Attorney General Eric Holder tried to calm the people who elected Obama to the Presidency — we voters who believed his campaign promises. So, Holder released the now (in)famous torture memos — the Bush-Cheney legal opinions that permitted ten different types of “enhanced interrogation.” That included techniques such as slamming the detainee’s head into a convenient wall (walling) or holding a water-soaked rag over the prisoner’s nose & mouth for up to 40 seconds at a time and over a 20 minute period (water boarding). The AG didn’t expect such a firestorm in the media. After all, The New York Review of Books had recently published the International Red Cross Report which told the details of the abuses at the Guantanamo prison from 2002 to 2006. It was already public knowledge. Any residual doubt about it being torture was dispelled by Dick Cheney’s appearances on TV news shows in which he said he approved of the “tough, mean, dirty business … of enhanced interrogation.”
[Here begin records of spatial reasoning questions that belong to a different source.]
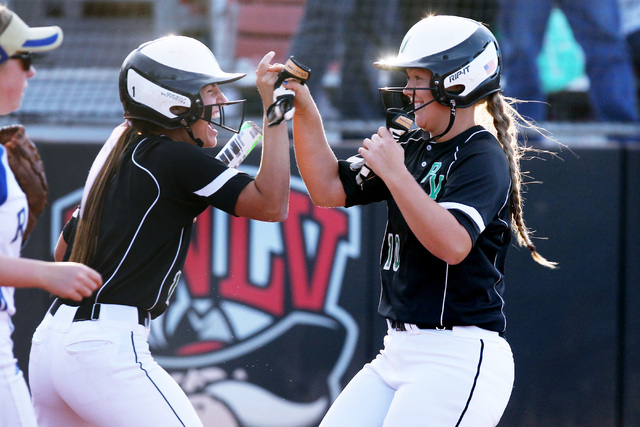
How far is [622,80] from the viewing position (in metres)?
5.57

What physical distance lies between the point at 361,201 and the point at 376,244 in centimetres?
182

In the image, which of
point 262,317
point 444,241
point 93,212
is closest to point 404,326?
point 444,241

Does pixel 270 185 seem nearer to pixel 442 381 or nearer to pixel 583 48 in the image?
pixel 442 381

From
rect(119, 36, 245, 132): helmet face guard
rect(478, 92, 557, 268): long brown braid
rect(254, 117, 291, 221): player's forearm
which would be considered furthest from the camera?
rect(478, 92, 557, 268): long brown braid

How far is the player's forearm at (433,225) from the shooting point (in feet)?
8.54

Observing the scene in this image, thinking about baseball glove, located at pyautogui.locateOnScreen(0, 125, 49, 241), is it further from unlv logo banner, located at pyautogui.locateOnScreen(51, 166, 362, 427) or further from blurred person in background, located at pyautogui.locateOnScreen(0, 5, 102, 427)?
unlv logo banner, located at pyautogui.locateOnScreen(51, 166, 362, 427)

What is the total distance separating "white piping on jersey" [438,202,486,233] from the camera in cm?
266

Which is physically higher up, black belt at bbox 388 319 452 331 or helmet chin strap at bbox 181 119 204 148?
helmet chin strap at bbox 181 119 204 148

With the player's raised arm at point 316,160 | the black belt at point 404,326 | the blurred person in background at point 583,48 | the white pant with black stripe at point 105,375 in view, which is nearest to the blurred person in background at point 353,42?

In a quiet post script to the released memos, the Attorney General said any CIA agents who interrogated prisoners and relied on the memos of legal opinion to cover their backs (and other body parts) would not be prosecuted. Here are a few snippets of the discussions in the Situation Room: Don’t worry about The Convention Against Torture that Ronald Reagan signed in 1988 and the Senate ratified in 1994. The Geneva Conventions Article 146, as everyone knows, is quaint and out of date. The Nuremberg Tribunal applied to Germany but not to us — we won WWII. OK, so what about the government lawyers who wrote the memos and the high officials (read: Cheney, Rumsfeld, and Bush) who ordered the allowative memos? Will they be given immunity, too? Why are there so many voters who remember lofty campaign promises … like accountability? A contagion of Change must be sweeping America.